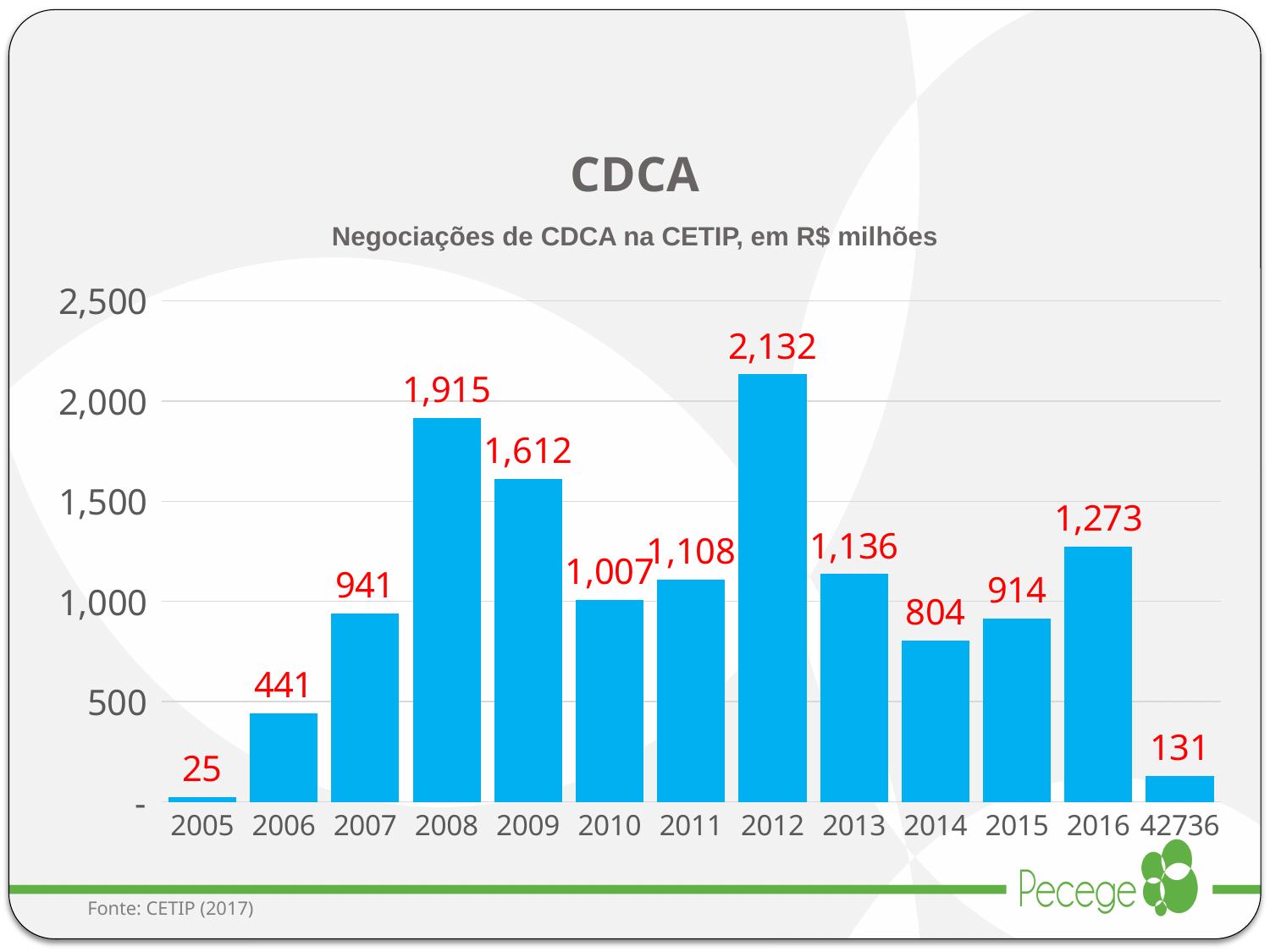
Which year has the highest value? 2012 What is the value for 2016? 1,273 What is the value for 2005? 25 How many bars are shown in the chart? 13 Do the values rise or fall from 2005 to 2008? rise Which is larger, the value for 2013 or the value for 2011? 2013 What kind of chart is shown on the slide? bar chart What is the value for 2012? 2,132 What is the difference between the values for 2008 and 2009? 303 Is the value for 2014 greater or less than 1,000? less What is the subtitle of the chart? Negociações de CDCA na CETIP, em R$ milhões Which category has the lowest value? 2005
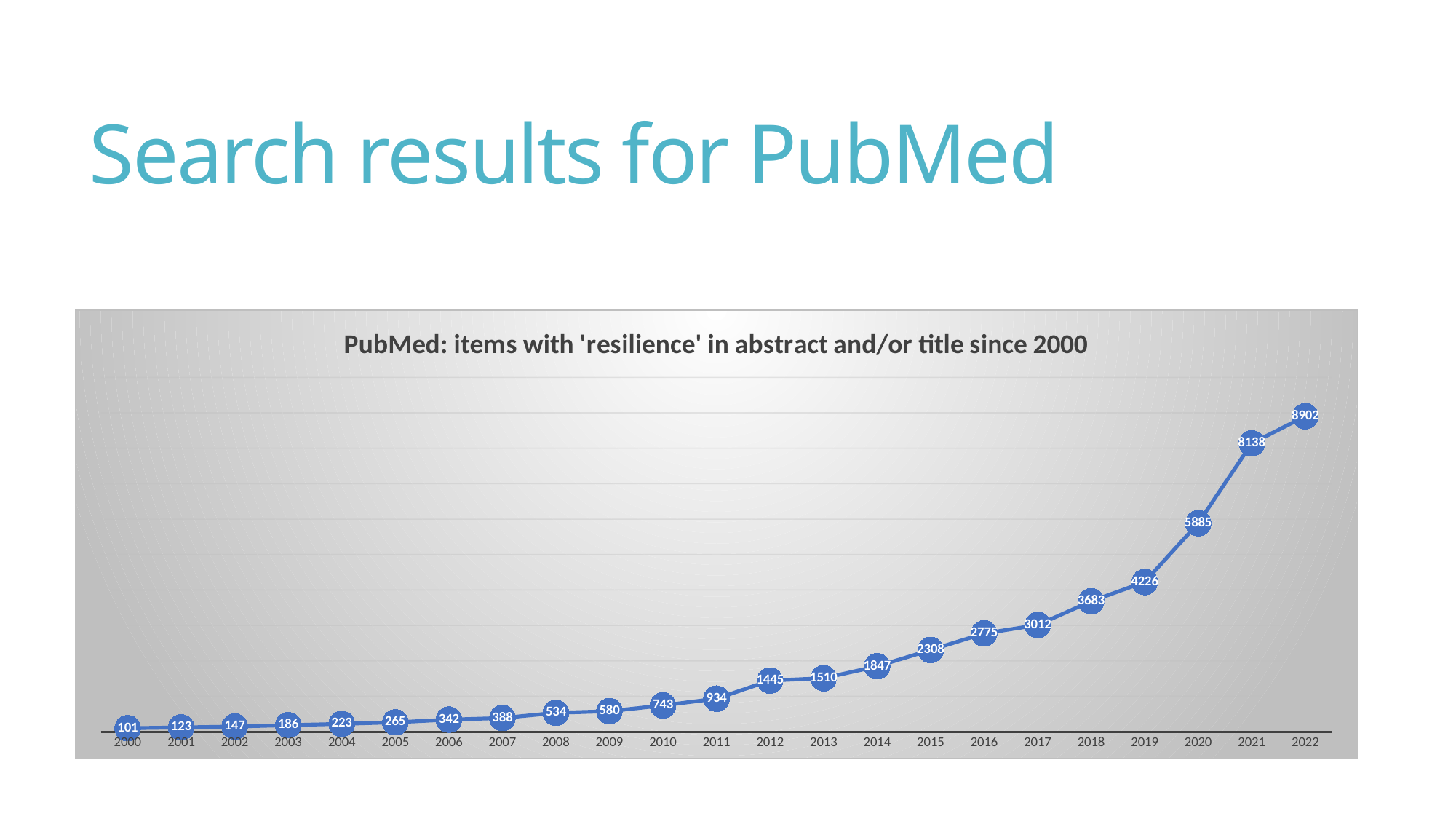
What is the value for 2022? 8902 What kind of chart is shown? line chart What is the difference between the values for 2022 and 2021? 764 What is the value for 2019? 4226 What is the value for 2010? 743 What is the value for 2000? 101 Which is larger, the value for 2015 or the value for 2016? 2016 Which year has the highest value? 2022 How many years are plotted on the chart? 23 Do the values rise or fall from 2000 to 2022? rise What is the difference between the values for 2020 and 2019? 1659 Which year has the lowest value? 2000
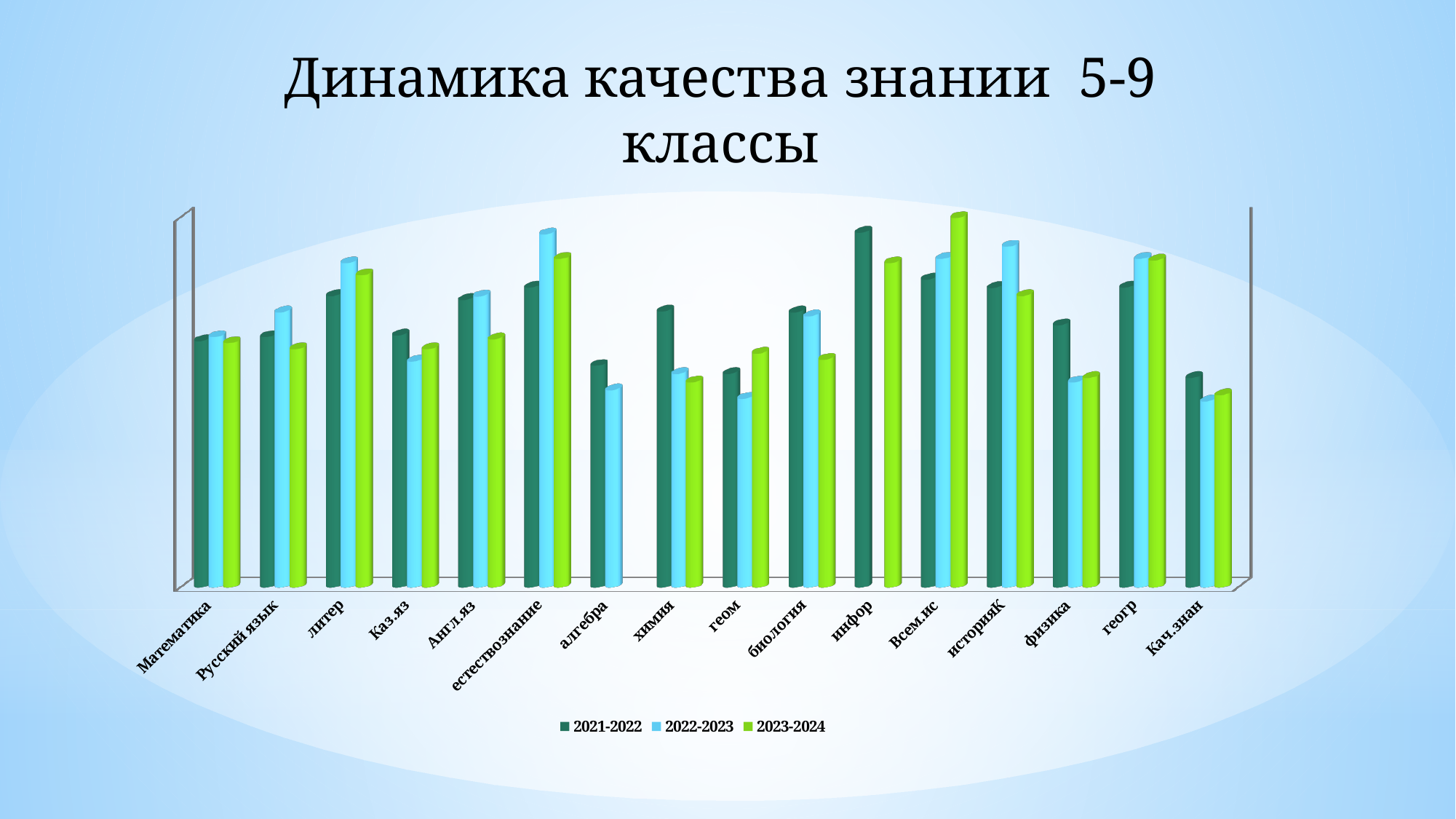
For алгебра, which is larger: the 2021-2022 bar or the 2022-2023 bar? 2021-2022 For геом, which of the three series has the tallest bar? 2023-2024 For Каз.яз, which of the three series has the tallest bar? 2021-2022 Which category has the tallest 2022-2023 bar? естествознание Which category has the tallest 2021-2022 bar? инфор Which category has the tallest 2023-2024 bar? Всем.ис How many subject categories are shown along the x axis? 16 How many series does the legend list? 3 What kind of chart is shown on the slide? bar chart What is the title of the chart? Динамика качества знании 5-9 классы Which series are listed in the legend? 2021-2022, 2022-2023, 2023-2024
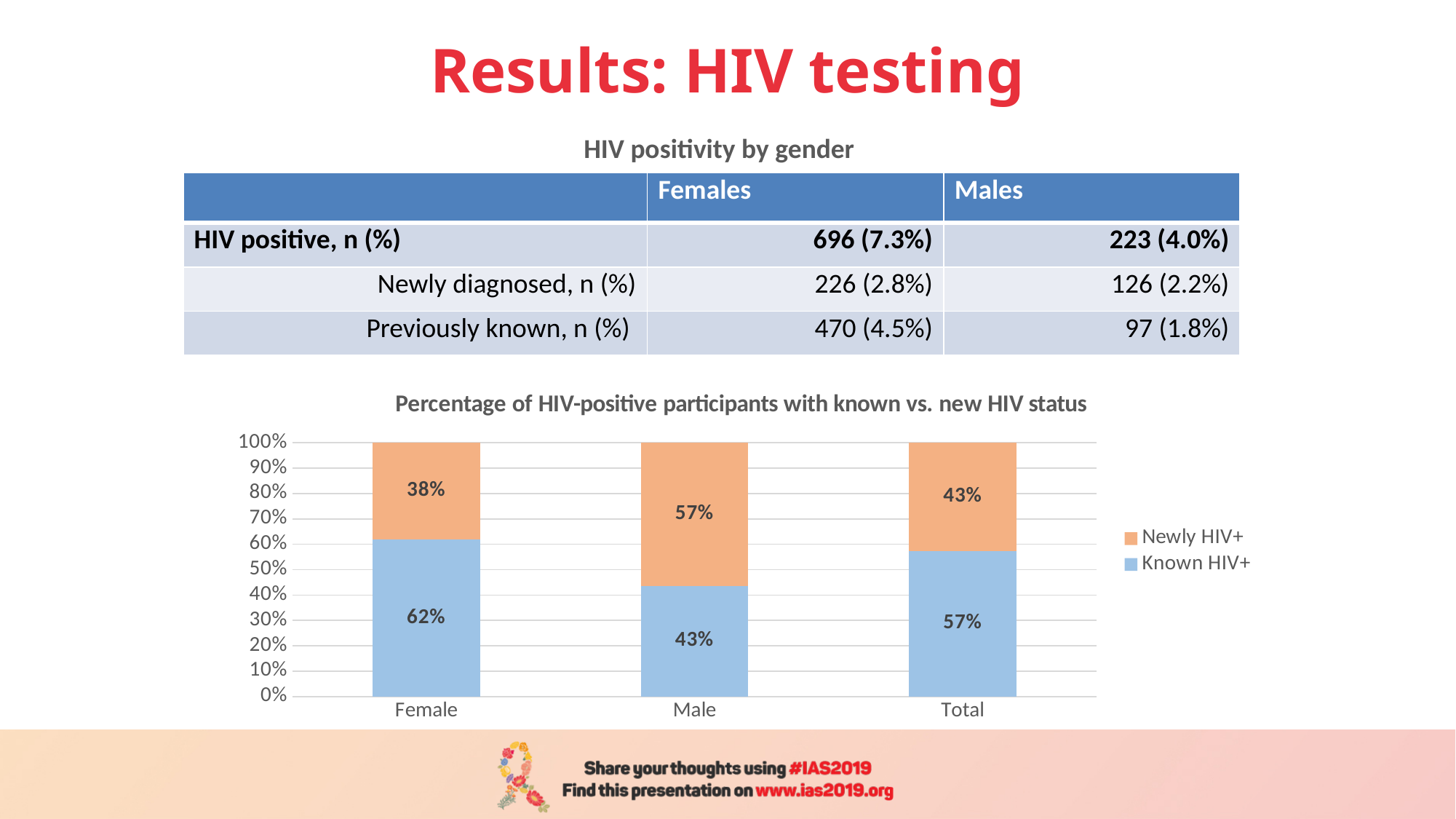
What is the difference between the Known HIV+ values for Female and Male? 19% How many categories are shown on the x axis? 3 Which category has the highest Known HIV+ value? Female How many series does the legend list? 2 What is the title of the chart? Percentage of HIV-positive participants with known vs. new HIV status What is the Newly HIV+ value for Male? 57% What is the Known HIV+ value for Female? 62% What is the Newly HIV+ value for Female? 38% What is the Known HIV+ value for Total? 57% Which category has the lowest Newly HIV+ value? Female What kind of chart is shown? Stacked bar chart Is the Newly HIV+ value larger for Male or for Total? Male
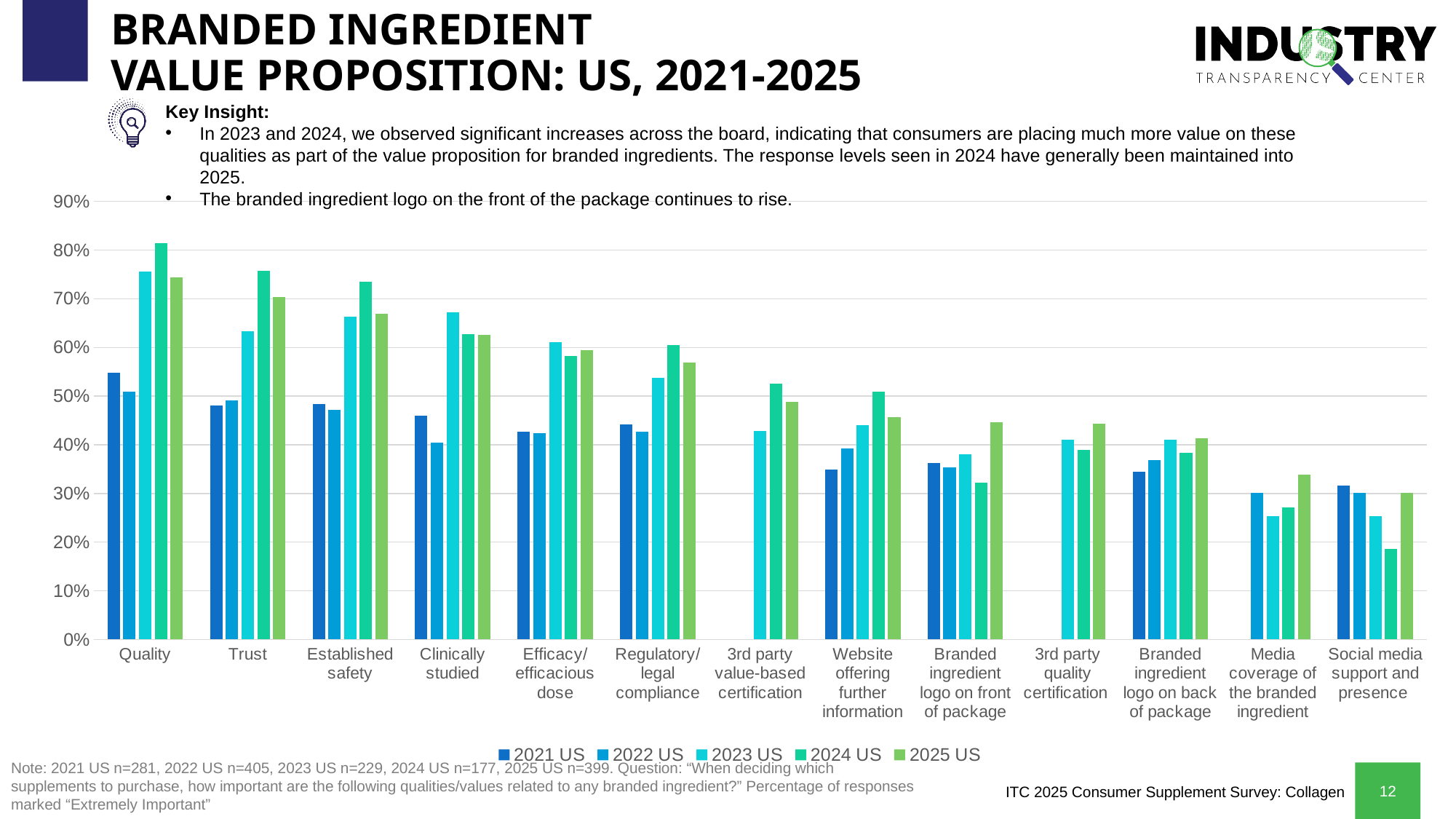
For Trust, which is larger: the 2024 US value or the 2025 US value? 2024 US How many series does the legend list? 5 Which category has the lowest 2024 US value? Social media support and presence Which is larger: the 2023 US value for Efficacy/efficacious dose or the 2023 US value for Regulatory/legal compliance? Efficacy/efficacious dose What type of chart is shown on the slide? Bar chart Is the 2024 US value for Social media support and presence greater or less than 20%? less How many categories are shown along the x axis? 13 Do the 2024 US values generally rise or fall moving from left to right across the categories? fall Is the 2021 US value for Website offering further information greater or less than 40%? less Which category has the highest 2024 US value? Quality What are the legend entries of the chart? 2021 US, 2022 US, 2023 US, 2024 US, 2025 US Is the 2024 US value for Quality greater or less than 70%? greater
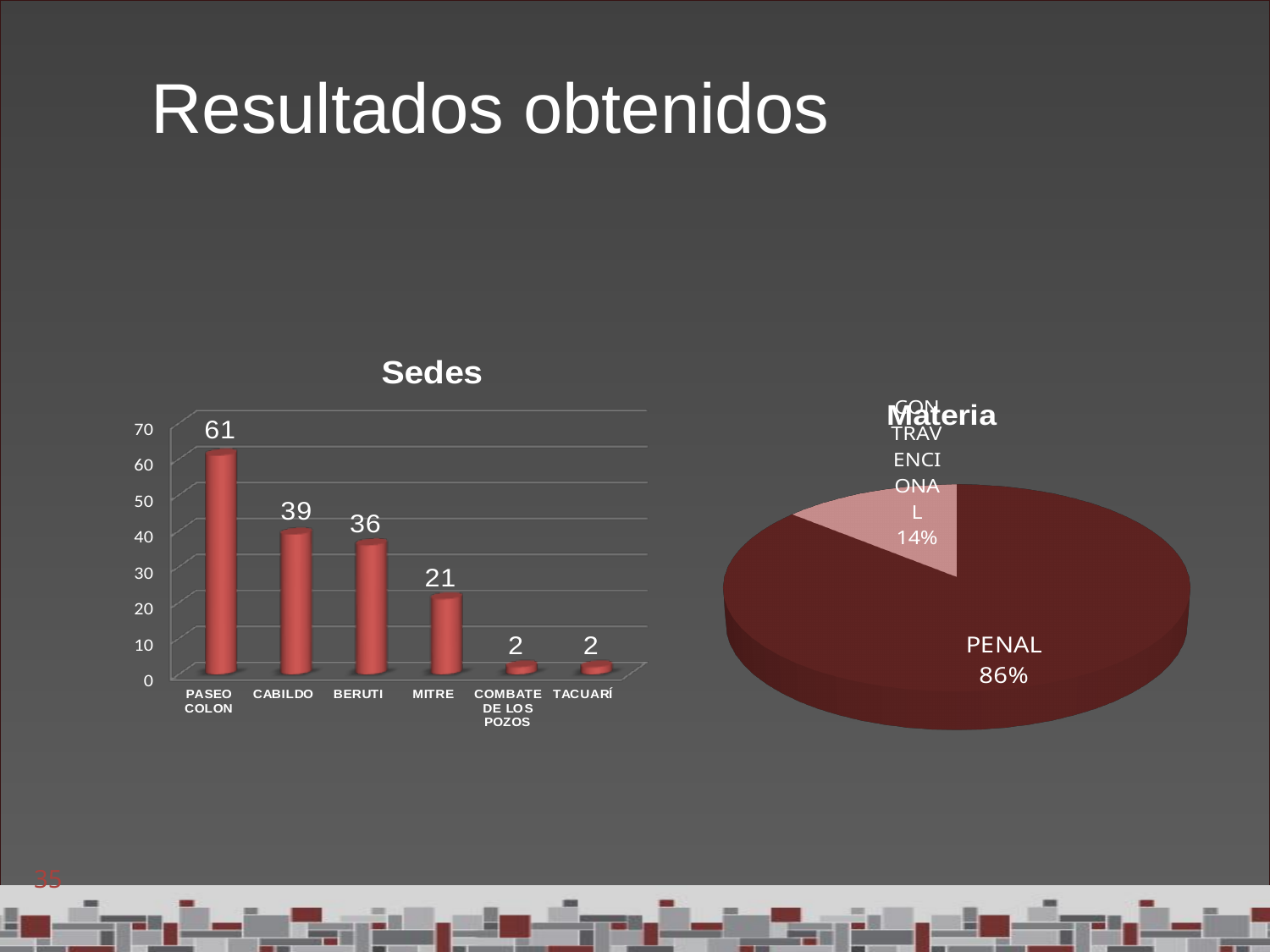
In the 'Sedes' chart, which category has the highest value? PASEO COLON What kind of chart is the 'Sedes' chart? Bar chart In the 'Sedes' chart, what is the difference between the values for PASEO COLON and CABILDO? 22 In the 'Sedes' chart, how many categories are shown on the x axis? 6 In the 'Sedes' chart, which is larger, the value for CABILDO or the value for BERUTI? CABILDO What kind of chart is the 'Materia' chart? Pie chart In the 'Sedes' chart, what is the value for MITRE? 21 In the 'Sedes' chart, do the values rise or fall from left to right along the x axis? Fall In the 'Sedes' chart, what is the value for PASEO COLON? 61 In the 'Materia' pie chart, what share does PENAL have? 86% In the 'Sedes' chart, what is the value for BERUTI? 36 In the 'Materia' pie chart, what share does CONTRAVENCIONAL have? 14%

GOAL OF THE EXERCISE.
Pick out every line of the entries above that contains the word "plotted", and treat uppercase and lowercase letters as different.

SOLUTION.
What is the value for 2022? 8902 What kind of chart is shown? line chart What is the difference between the values for 2022 and 2021? 764 What is the value for 2019? 4226 What is the value for 2010? 743 What is the value for 2000? 101 Which is larger, the value for 2015 or the value for 2016? 2016 Which year has the highest value? 2022 How many years are plotted on the chart? 23 Do the values rise or fall from 2000 to 2022? rise What is the difference between the values for 2020 and 2019? 1659 Which year has the lowest value? 2000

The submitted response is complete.